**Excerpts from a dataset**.

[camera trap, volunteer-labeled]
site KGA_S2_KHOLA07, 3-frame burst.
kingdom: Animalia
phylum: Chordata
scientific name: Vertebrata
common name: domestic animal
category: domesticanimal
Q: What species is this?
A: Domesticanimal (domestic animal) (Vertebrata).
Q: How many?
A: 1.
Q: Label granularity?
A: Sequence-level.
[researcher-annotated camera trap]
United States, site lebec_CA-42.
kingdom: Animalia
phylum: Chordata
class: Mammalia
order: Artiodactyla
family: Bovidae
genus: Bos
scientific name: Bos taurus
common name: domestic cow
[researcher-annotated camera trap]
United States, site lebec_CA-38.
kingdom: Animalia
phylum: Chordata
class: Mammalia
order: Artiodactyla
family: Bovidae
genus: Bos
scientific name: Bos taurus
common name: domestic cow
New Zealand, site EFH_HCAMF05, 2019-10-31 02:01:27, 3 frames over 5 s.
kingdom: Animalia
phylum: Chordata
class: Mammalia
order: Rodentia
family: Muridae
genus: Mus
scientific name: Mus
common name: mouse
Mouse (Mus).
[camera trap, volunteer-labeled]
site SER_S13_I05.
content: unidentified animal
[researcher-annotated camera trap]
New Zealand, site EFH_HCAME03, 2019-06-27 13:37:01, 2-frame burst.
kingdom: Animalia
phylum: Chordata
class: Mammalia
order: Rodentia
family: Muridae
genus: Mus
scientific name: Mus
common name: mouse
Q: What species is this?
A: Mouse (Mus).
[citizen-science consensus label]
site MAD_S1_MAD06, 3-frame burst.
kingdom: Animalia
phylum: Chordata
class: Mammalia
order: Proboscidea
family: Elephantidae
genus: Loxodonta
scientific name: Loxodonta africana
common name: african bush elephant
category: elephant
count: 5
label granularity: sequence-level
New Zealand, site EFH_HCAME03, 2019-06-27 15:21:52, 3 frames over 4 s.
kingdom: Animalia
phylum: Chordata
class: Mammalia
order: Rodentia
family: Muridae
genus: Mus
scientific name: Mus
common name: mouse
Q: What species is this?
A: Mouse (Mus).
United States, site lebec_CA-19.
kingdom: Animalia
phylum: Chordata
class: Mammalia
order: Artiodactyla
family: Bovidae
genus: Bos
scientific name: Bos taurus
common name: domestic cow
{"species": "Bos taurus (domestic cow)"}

**Exercise brief**. The records above are to be given again in full, word for word.

**Exercise output**.
[camera trap, volunteer-labeled]
site KGA_S2_KHOLA07, 3-frame burst.
kingdom: Animalia
phylum: Chordata
scientific name: Vertebrata
common name: domestic animal
category: domesticanimal
Q: What species is this?
A: Domesticanimal (domestic animal) (Vertebrata).
Q: How many?
A: 1.
Q: Label granularity?
A: Sequence-level.
[researcher-annotated camera trap]
United States, site lebec_CA-42.
kingdom: Animalia
phylum: Chordata
class: Mammalia
order: Artiodactyla
family: Bovidae
genus: Bos
scientific name: Bos taurus
common name: domestic cow
[researcher-annotated camera trap]
United States, site lebec_CA-38.
kingdom: Animalia
phylum: Chordata
class: Mammalia
order: Artiodactyla
family: Bovidae
genus: Bos
scientific name: Bos taurus
common name: domestic cow
New Zealand, site EFH_HCAMF05, 2019-10-31 02:01:27, 3 frames over 5 s.
kingdom: Animalia
phylum: Chordata
class: Mammalia
order: Rodentia
family: Muridae
genus: Mus
scientific name: Mus
common name: mouse
Mouse (Mus).
[camera trap, volunteer-labeled]
site SER_S13_I05.
content: unidentified animal
[researcher-annotated camera trap]
New Zealand, site EFH_HCAME03, 2019-06-27 13:37:01, 2-frame burst.
kingdom: Animalia
phylum: Chordata
class: Mammalia
order: Rodentia
family: Muridae
genus: Mus
scientific name: Mus
common name: mouse
Q: What species is this?
A: Mouse (Mus).
[citizen-science consensus label]
site MAD_S1_MAD06, 3-frame burst.
kingdom: Animalia
phylum: Chordata
class: Mammalia
order: Proboscidea
family: Elephantidae
genus: Loxodonta
scientific name: Loxodonta africana
common name: african bush elephant
category: elephant
count: 5
label granularity: sequence-level
New Zealand, site EFH_HCAME03, 2019-06-27 15:21:52, 3 frames over 4 s.
kingdom: Animalia
phylum: Chordata
class: Mammalia
order: Rodentia
family: Muridae
genus: Mus
scientific name: Mus
common name: mouse
Q: What species is this?
A: Mouse (Mus).
United States, site lebec_CA-19.
kingdom: Animalia
phylum: Chordata
class: Mammalia
order: Artiodactyla
family: Bovidae
genus: Bos
scientific name: Bos taurus
common name: domestic cow
{"species": "Bos taurus (domestic cow)"}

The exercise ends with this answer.